### GIVEN REQUEST 1
Using the text on the deployable helical antenna below, decide whether each statement agrees with it: (a) the antenna's boom is an open slit tube; (b) the ground plane is deployed by an electric motor; (c) the InflateSail showed space-debris removal in low-Earth orbit in 2017. Answer yes or no for each and quote the deciding words.

### QUOTED PASSAGE
>> begin
Space data services provide the largest market value to the global space industry. With the increasing use of small satellites that lower costs and lead times, the entrepreneurial space age has begun. However, advances in technology miniaturization are required to improve small satellite capabilities, which are limited by small volumes and low power consumption. This paper presents a deployable antenna for small satellites capable of achieving high-gain radiation performance despite being ultra-compact. The antenna is a helically curved boom that is deployed from a coil. The boom is an open slit tube. A ground plane comprised of four metallic booms supporting a sparse mesh is deployed by stored strain energy. A prototype of the antenna system has been built to test and validate the deployer mechanism, deployment strategy, and dimensional stability of the helical antenna and ground plane. The architecture builds on proven space technology, specifically the deployer mechanism of the InflateSail de-orbiting drag sail that successfully demonstrated low-Earth orbit space-debris removal in 2017. In this work, the deployer unrolls the helical boom whilst the sail itself is repurposed to boost the radiation performance of the helical antenna.
>> end
### GIVEN REQUEST 2
Transcribe the records from their first line down to the line containing "[296,226,334,263]", including both ends.

### DATA SUPPLIED
>> begin
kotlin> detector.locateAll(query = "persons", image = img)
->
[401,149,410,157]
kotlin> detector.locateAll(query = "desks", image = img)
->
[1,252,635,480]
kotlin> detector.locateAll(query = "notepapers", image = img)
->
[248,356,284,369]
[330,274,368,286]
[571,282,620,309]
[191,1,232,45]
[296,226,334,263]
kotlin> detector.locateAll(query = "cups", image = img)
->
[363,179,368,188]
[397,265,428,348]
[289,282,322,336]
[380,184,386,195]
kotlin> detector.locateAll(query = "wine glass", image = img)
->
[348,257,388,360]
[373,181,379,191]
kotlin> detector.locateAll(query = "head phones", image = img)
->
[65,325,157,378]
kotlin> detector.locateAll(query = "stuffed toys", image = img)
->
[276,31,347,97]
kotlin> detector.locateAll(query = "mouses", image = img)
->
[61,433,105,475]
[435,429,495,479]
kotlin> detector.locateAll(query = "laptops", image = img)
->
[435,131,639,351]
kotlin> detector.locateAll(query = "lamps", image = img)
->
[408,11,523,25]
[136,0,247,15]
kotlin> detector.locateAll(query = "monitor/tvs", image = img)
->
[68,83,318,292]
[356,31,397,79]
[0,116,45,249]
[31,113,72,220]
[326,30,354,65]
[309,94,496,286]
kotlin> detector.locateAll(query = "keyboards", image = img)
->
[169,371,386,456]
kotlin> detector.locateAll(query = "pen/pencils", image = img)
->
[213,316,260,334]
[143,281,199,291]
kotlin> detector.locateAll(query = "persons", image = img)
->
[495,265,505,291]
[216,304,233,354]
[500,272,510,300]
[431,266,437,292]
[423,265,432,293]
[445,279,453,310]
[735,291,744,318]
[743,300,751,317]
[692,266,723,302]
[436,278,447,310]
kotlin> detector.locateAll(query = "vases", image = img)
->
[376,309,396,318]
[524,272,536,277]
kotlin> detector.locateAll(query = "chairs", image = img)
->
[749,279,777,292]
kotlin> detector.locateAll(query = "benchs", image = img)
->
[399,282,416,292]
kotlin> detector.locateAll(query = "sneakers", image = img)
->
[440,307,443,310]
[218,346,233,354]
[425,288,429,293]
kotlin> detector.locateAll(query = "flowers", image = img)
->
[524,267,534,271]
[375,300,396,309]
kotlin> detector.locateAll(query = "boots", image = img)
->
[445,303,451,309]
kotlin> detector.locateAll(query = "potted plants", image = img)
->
>> end
### TASK ANSWER 1
(a) Yes: "The boom is an open slit tube."
(b) No: "A ground plane comprised of four metallic booms supporting a sparse mesh is deployed by stored strain energy."
(c) Yes: "the InflateSail de-orbiting drag sail that successfully demonstrated low-Earth orbit space-debris removal in 2017"

### TASK ANSWER 2
kotlin> detector.locateAll(query = "persons", image = img)
->
[401,149,410,157]
kotlin> detector.locateAll(query = "desks", image = img)
->
[1,252,635,480]
kotlin> detector.locateAll(query = "notepapers", image = img)
->
[248,356,284,369]
[330,274,368,286]
[571,282,620,309]
[191,1,232,45]
[296,226,334,263]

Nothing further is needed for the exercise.